Written tasks:
A. According to the festival review, what city is the musician Failotron from?
B. Please reproduce the passage of the festival review starting with "What becomes quickly" and going on through "they were hawking.".

What becomes quickly understood upon entry into the festival is the diverse use of the chiptuning technology by artists within the medium. CDs of all shapes and sizes, in gold bubble-wrap packages, mini-cds and modded NES cartridges line the sellers’ booth, along with pre-made sequencer cartridges by one of the leading chiptuning communities, 8-Bit Collective, who also provided modified Gameboys with flashy colors and extra nobs that made them look more like Star Trek phasers than the toys of our youth. However, most of the crowd remained unphased by such oddities, with many attendees being amateur chiptuners and recorders themselves. Just a glance at 8-Bit Collective’s prominently displayed main webpage showed the thousands involved with the music, many of whom were asking the sequencers specifics about the chiptuning technology they were hawking.

Over the three nights, it was not the technology that was showcased as much as the diverse artistry that chiptuning conjures. Because of the nature of “performing” in front of crowds with a Gameboy or similar device, which often requires very slight movements, musical artists were partnered with 8-Bit visual artists creating odd and interesting combinations. Veteran musician minusbaby admitted his own surprise at seeing a 15 foot tall NES-style visual of himself provided by artist Enso. French musician JDDJ3J was accompanied by near television static-like pixelated backgrounds punctuated with his logo. Still, other visual artists opted for written messages or digitally degraded photos, mixing with the performers, many of whom openly danced across the stage to their music, and the often rave-like crowd, with their glow-sticks and Santa Clauses in welder’s masks.

The three nights of the festival were punctuated by musical surprises. In a genre that is so often associated more with the theme from Castlevania than hip-hop and DJ culture, the level of collaboration, friendship and experimentation in the night lent itself more to that culture than any other, a point acknowledged by minusbaby, who, as a NYC resident and member of the infamous 8Bitpeoples’ crew, started the Blip Festival four years ago. Performing on the first night, minusbaby brought influences of all kinds into a set accented by Latin-based beats and punctuated by a live drummer. While in past years minusbaby had brought in a number of live instruments, including melodicas, his pared down performance showed his virtuosity on the Gameboy and the disparate genres that can be combined with the simplest of sequencers. He wasn’t alone, the room was abuzz for hours after the performance of New Wave influenced Failotron, from Budapest, who along with a guitarist created a near classic rock show experience.

By contrast, Je Deviens DJ en 3 Jours (JDDJ3J) pushed the sound system at the Bell House with a dark disco rave. Blasting the crowd on his first song with a heavy drum beat and screaming vocals, JDDJ3J was soon leaping about the stage to his dance beats, urging the crowd into a frenzy, along with gestures of exultation during some of the slower bridges. Using ‘Nanoloop’ software to create his music, one would be hard-pressed to tell the difference between what was heard on Thursday night and music at a classic rave. With the right sound system, it was obvious that 8-Bits could easily produce sounds on par with any modern computer synthesizer.

Entries provided:
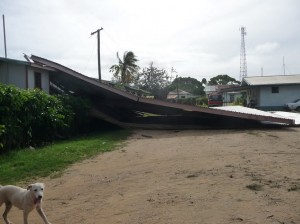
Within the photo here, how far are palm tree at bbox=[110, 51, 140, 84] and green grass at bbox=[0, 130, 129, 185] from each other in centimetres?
3807

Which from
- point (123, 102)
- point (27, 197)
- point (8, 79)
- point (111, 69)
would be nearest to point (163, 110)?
point (123, 102)

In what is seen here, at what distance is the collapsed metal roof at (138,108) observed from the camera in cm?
1653

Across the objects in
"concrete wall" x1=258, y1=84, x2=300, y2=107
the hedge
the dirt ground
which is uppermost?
"concrete wall" x1=258, y1=84, x2=300, y2=107

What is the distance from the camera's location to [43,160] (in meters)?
9.22

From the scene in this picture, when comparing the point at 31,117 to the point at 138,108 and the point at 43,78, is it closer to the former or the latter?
the point at 43,78

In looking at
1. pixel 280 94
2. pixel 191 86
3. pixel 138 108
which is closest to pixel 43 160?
pixel 138 108

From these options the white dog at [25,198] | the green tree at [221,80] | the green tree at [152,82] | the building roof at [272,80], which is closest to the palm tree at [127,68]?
the green tree at [152,82]

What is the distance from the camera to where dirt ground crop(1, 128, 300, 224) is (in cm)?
486

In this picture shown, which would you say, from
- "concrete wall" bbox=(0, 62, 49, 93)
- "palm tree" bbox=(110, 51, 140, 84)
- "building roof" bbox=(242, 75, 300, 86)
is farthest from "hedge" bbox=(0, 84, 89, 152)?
"palm tree" bbox=(110, 51, 140, 84)

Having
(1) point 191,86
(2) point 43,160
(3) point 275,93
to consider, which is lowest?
(2) point 43,160

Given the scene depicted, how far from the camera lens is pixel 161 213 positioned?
496 cm

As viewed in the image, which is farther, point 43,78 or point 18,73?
point 43,78

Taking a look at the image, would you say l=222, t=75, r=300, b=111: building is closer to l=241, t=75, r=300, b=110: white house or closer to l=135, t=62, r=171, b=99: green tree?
l=241, t=75, r=300, b=110: white house

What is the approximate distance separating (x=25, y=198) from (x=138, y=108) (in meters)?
14.6
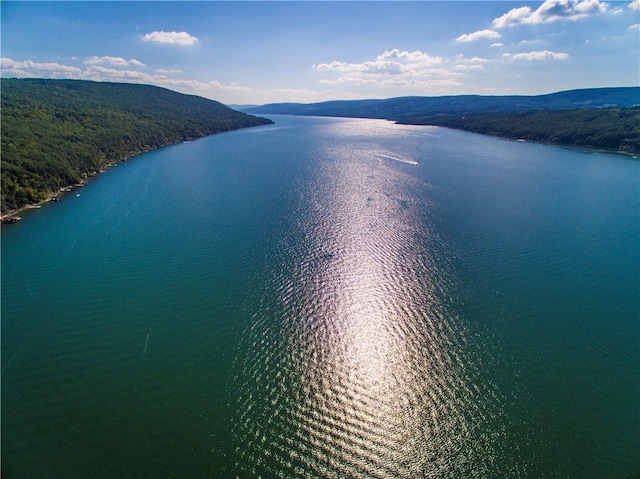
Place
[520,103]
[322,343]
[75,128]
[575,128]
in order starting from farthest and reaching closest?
1. [520,103]
2. [575,128]
3. [75,128]
4. [322,343]

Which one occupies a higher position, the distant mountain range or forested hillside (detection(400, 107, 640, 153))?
the distant mountain range

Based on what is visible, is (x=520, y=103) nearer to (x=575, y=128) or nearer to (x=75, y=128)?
Result: (x=575, y=128)

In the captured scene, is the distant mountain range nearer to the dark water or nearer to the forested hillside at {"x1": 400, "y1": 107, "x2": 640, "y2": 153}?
the forested hillside at {"x1": 400, "y1": 107, "x2": 640, "y2": 153}

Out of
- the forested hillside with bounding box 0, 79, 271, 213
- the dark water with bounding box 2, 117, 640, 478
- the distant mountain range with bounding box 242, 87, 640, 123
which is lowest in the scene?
the dark water with bounding box 2, 117, 640, 478

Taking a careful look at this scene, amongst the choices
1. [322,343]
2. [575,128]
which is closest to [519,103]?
[575,128]

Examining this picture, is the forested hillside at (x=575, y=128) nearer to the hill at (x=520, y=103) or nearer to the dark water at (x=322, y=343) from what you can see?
the dark water at (x=322, y=343)

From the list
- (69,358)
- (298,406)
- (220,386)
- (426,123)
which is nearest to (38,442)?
(69,358)

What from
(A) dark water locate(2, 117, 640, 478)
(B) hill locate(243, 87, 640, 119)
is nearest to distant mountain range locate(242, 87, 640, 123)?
(B) hill locate(243, 87, 640, 119)
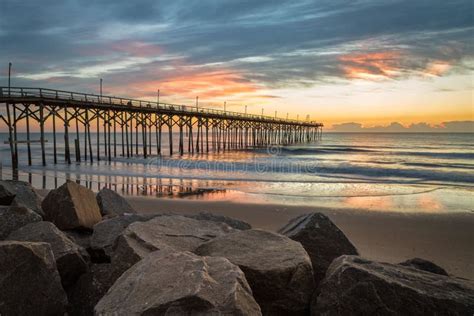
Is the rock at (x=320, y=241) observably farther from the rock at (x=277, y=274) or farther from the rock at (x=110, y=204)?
the rock at (x=110, y=204)

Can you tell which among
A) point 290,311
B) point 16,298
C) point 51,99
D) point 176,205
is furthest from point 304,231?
point 51,99

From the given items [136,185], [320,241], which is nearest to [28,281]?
[320,241]

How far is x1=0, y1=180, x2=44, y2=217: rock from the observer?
227 inches

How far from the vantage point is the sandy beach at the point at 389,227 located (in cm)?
680

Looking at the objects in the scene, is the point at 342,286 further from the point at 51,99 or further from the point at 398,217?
the point at 51,99

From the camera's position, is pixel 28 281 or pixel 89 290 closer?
pixel 28 281

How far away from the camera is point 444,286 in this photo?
10.2ft

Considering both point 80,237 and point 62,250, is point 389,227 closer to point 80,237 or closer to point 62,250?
point 80,237

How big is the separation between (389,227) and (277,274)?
21.4 ft

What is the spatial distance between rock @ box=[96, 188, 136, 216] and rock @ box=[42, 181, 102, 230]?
73 centimetres

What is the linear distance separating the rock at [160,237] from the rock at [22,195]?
2.28m

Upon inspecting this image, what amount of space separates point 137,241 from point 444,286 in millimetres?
2723

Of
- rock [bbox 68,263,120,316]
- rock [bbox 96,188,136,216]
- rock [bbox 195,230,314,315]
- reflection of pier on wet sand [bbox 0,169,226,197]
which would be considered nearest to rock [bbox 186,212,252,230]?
rock [bbox 96,188,136,216]

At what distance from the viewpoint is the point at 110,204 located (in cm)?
655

Solutions below:
A. Budapest.

B.
What becomes quickly understood upon entry into the festival is the diverse use of the chiptuning technology by artists within the medium. CDs of all shapes and sizes, in gold bubble-wrap packages, mini-cds and modded NES cartridges line the sellers’ booth, along with pre-made sequencer cartridges by one of the leading chiptuning communities, 8-Bit Collective, who also provided modified Gameboys with flashy colors and extra nobs that made them look more like Star Trek phasers than the toys of our youth. However, most of the crowd remained unphased by such oddities, with many attendees being amateur chiptuners and recorders themselves. Just a glance at 8-Bit Collective’s prominently displayed main webpage showed the thousands involved with the music, many of whom were asking the sequencers specifics about the chiptuning technology they were hawking.